To a mixture of L-phenylalanine ethyl ester hydrochloride (644mg), phosphorus oxychloride (130. mu.L) and methylene chloride (5.6mL) was added triethylamine (775. mu.L) at-78 ℃ and the mixture was stirred at room temperature for 25 minutes.
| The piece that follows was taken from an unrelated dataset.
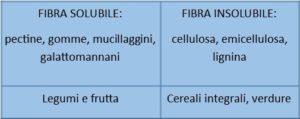Fibre alimentari 300x119 - fibre_alimentari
To the reaction solution were added methanesulfonate (100mg) and triethylamine (775. mu.L) of 4-amino-1- ((2R, 3S, 4S, 5R) -3-fluoro-4-hydroxy-5- (hydroxymethyl) tetrahydrothiophen-2-yl) pyrimidin-2 (1H) -one, and after stirring at room temperature for 3 hours, a saturated aqueous ammonium chloride solution was added, followed by extraction with chloroform and drying over magnesium sulfate. The solvent was distilled off under reduced pressure, and the obtained residue was purified by silica gel column chromatography (ethyl acetate: methanol: 100: 0 to 85: 15) to obtain a colorless oil. The obtained colorless oil was purified by reverse phase fractional HPLC (0.1% aqueous formic acid solution-0.1% acetonitrile formic acid solution) to give a formate salt of ((2R, 3S, 4S, 5R) -5- (4-amino-2-oxopyrimidin-1 (2H) -yl) -4-fluoro-3-hydroxytetrahydrothiophen-2-yl) methyl N, N' -bis ((1S) -1-ethoxycarbonyl-2-phenylethane-1-yl) phosphorodiamidate as a colorless oil (3.2 mg).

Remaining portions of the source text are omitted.